[start of RECORDS SUPPLIED]

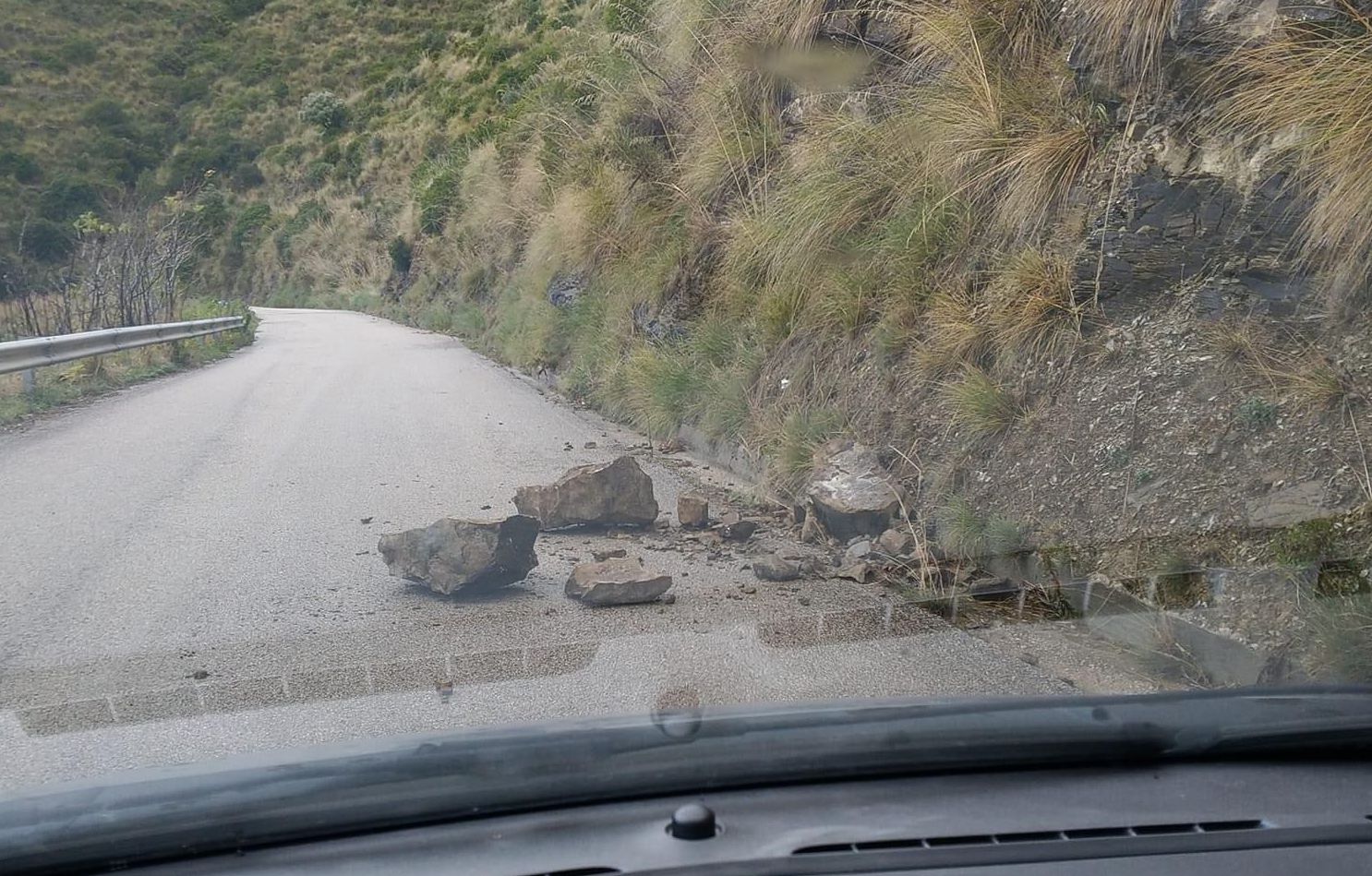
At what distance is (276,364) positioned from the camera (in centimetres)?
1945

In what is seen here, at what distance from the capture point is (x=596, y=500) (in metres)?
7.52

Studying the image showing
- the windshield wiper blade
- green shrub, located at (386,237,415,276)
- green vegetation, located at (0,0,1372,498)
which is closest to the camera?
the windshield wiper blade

[end of RECORDS SUPPLIED]

SHORT TASK =>
Starting with the line containing "In what is seen" and going on through the end of the data, rewrite those lines with "located" changed to "positioned" and nothing else altered.

ANSWER IN FULL =>
In what is seen here, at what distance from the capture point is (x=596, y=500) (in metres)?
7.52

Studying the image showing
- the windshield wiper blade
- green shrub, positioned at (386,237,415,276)
- green vegetation, positioned at (0,0,1372,498)
which is closest to the camera?
the windshield wiper blade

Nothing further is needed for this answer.